I wanted to see how this idea could be applied to something that plays an important role in my life, sports, specifically running. In the book, Ariely conducts an experiment to see how golfers perceive cheating in their sport. I wanted to use these same principles and see if they applied to my favorite sport, running. After much research, both primary and secondary (which we learned how to do thoroughly throughout CTW 1 and 2), I was able to discovering some unsettling truths about the sport I thought I knew. From an interview I conducted with Chay Weaver, a collegiate runner at Seattle University, and secondary research from sources such as the British Medical Journal and the Smithsonian, I discovered that the presence of lying and cheating that Ariely discusses in golf is also present in running. This made me realize that this idea could truly be universal, and led me to examine all of the other topics we had debated over in class the past two quarters.
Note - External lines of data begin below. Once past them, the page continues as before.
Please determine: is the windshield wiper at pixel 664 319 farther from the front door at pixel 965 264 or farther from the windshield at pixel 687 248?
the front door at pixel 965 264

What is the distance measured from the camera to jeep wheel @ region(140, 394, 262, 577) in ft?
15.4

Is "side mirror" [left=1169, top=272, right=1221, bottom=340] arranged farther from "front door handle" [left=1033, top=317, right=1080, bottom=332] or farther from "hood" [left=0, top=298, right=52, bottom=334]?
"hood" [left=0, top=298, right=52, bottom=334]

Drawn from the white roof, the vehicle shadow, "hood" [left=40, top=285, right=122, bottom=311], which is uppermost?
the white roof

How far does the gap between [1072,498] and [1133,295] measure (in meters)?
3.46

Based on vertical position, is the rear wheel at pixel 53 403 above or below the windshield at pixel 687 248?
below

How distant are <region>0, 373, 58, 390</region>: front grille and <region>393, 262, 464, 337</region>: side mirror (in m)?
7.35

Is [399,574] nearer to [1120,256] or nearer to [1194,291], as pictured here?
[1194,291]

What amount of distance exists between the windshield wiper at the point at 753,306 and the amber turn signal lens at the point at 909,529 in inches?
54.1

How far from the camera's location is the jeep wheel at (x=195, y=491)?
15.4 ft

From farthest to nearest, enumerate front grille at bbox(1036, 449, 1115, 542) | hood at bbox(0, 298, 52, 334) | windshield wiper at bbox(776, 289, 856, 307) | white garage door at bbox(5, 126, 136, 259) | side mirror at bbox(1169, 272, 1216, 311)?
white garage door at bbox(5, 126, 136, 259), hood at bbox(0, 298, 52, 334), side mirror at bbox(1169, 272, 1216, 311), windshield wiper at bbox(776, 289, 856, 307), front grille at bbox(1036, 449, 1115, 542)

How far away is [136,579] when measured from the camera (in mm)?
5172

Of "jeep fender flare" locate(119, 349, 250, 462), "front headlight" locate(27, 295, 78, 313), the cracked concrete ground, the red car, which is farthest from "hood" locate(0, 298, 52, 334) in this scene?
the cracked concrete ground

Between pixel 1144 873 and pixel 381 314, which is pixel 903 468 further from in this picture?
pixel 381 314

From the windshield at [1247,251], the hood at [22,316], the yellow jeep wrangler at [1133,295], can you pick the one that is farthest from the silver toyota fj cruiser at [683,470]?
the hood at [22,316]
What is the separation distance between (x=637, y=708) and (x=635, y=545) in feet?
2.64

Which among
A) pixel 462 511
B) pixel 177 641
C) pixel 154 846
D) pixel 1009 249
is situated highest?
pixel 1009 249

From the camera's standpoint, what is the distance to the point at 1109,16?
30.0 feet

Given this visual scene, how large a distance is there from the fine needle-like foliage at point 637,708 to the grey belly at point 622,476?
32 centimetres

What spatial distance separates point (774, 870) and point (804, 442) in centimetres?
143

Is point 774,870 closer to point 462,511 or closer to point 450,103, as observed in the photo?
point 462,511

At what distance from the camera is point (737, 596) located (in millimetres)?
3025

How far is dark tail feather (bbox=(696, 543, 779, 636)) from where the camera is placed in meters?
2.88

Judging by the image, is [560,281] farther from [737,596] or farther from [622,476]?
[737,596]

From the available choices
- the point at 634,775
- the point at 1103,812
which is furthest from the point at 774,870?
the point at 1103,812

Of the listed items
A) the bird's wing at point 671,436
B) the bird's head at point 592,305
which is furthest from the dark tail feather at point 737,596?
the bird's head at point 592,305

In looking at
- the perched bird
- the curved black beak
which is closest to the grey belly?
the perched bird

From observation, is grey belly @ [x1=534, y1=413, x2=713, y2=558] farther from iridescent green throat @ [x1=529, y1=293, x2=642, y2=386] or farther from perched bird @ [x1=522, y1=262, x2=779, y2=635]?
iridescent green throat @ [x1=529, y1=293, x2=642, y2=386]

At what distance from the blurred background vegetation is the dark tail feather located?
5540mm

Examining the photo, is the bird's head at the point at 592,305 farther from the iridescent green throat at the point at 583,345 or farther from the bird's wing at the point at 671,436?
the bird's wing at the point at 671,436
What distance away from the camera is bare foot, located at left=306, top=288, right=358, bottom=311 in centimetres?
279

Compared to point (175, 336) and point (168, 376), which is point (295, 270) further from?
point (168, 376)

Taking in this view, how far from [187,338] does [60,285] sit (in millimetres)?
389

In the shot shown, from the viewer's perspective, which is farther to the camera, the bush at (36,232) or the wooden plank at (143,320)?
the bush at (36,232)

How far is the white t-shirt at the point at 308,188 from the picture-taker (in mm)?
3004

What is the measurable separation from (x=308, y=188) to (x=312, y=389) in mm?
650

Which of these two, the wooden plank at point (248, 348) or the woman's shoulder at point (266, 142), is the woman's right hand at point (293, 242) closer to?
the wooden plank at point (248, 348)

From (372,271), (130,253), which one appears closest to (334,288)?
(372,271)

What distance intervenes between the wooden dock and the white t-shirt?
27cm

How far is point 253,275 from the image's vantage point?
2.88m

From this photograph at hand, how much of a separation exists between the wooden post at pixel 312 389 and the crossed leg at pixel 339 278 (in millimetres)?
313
As my classmates can attest, I often did get into some debates about the topics that we were discussing, and although this may have made a few of my peers a little annoyed, it was one of my favorite aspects of the class. However, after reading about Ariely’s findings I went back through the topics we had deliberated on and realized that we were all looking at the issues from the wrong angle.
Over the last two weeks of class, we were able to go back through almost all of our previous points of disagreement and reexamine the issues with this new knowledge that Ariely presents. This changed the entire conversation, and we were able to come to many different conclusions about key issues, such as; Factory Farming and who is at fault, food advertisements spreading incorrect information, and even the prevalence of sustainability at Santa Clara University.
The subject that Ariely covers in The (Honest) Truth about Dishonesty is, in my opinion, the most important and prevalent topic discussed in CTW 1&2. With the knowledge that he shares, we can reanalyze all of the aspects of the issues discussed throughout the class. If everyone was able to understand the core message that Ariely is trying to portray in his book, then maybe we would be able to combat some of the worlds issues that we examined throughout Critical Thinking and Writing.
Ariely, Dan. “Golf.” The Honest Truth About Dishonesty. N.p.: HarperCollins, 2013. 64-65. Print.
By. “The Honest Truth About Dishonesty By Dan Ariely Book Review.” Quotes from a Book. N.p., n.d. Web. 20 Mar. 2017.
Foer, Jonathan Safran. Eating Animals. New York, Boston, London: Little, Brown, 2013. Print.